[MMS TTS] - Can we change the speaker's voice (not language), without fine-tuning? Any controllable parameters, or seed?

facebookresearch / fairseq

Facebook AI Research Sequence-to-Sequence Toolkit written in Python.

MIT License

30.16k stars 6.37k forks source link

[MMS TTS] - Can we change the speaker's voice (not language), without fine-tuning? Any controllable parameters, or seed? #5198

Open QaisarRajput opened 1 year ago

QaisarRajput commented 1 year ago

❓ Questions and Help

Before asking:

search the issues.
search the docs.

What is your question?

I am using the MMS TTS and its amazing. So far for one language (eng) there is one speakers voice. Are there any parameters or random seeds which can be changed to have an entire different persons voice, without fine-tuning? Even if we cant do emotions or lets say voice pitch etc. but can it be done where we just have a random new naturally sounding person?

Code

What have you tried?

MMS TTS and Hugginface mms-tts

What's your environment?

fairseq Version (e.g., 1.0 or main): main
PyTorch Version (e.g., 1.0) - 1.13
OS (e.g., Linux): Linus
How you installed fairseq (pip, source): pip
Build command you used (if compiling from source):
Python version: 3.10

QaisarRajput commented 1 year ago

JFYI, For now sampling rate is the only thing which can tune this a little, Higher gives you deeper voice (slower) while lower number give thinner voice (faster).
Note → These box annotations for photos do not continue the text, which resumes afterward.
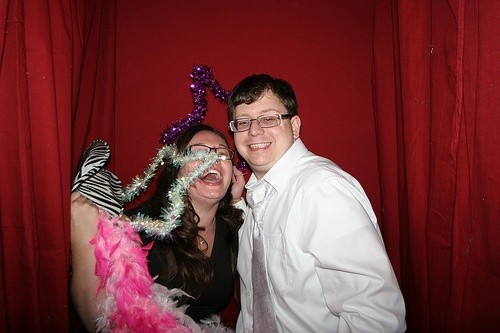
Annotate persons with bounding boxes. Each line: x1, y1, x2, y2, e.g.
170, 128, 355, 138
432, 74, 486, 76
70, 124, 244, 332
228, 73, 408, 332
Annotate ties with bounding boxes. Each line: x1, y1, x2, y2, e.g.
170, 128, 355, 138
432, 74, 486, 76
252, 188, 277, 333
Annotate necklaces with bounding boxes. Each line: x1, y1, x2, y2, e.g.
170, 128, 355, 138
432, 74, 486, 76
195, 227, 210, 244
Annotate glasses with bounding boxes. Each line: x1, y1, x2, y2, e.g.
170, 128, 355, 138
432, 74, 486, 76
182, 143, 234, 161
228, 113, 293, 133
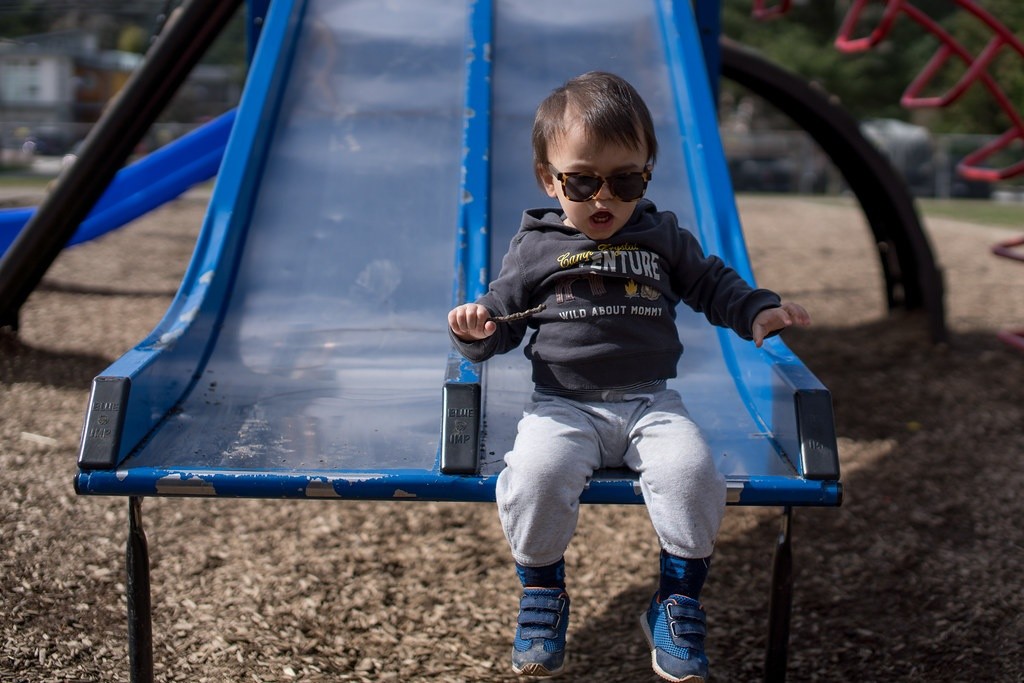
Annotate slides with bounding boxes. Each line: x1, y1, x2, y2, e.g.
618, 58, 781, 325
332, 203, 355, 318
71, 0, 847, 509
0, 105, 238, 259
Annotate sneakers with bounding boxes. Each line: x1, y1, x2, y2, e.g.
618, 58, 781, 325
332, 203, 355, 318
511, 587, 570, 676
640, 589, 710, 683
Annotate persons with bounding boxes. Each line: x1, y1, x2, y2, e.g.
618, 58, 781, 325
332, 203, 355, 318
448, 70, 811, 683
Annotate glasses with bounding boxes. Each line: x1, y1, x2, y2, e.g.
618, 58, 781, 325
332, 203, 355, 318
547, 162, 652, 203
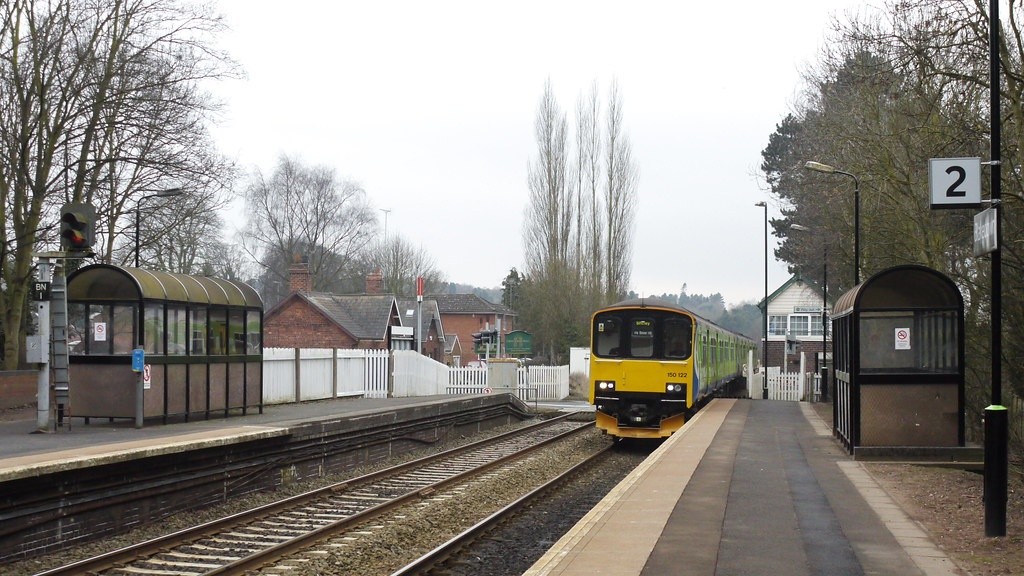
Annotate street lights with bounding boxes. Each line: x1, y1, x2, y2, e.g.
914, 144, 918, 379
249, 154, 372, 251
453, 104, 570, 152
135, 188, 183, 269
789, 223, 828, 403
804, 161, 859, 285
754, 200, 768, 399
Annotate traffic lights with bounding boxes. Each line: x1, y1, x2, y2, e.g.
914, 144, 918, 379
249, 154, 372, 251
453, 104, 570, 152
60, 202, 97, 250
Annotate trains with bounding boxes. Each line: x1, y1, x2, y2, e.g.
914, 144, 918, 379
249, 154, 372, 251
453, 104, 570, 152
588, 296, 756, 443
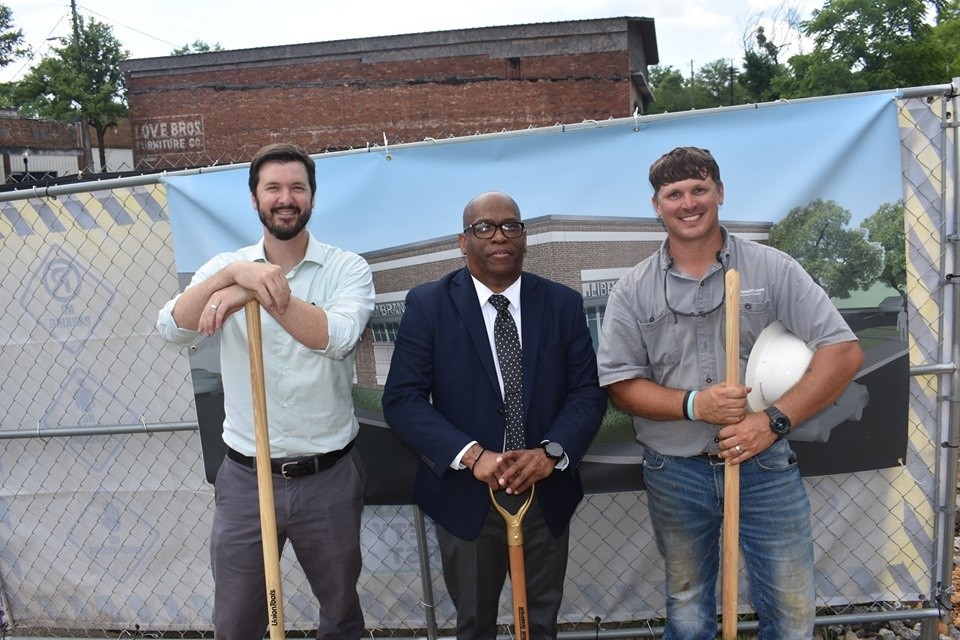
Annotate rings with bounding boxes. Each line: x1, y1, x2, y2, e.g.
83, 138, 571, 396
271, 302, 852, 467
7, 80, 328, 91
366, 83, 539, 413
210, 304, 218, 309
735, 445, 743, 454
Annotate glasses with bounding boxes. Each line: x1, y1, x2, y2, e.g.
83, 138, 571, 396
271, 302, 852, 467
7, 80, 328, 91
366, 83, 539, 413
463, 222, 525, 239
664, 249, 726, 317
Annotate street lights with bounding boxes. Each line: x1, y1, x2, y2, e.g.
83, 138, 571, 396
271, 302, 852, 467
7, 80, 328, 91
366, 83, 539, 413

chevalierNoir commented 1 year ago

@QaisarRajput For now, controllable generation (e.g., change gender, emotion, etc) is not supported yet. You could consider cascading the MMS TTS model with an off-the-shelf voice cloning model to achieve this.

CopyNinja1999 commented 1 year ago

@QaisarRajput For now, controllable generation (e.g., change gender, emotion, etc) is not supported yet. You could consider cascading the MMS TTS model with an off-the-shelf voice cloning model to achieve this.

Could you please name one voice cloning repo on vits to achieve this? I find out that directly fine-tuning on Korean model makes very bad results.

chevalierNoir commented 1 year ago

Not sure how this would work, but here is one example for voice conversion.

khof312 commented 5 months ago

I suggest looking into Coqui which has recipes for using MMS-TTS (FairSeq) alongside voice cloning; I've used it successfully for gender.

Regarding emotion, etc. Bark looks promising, but I haven't tested it yet.

sansmoraxz commented 1 week ago

Bark seems to be very slow, albeit more powerful.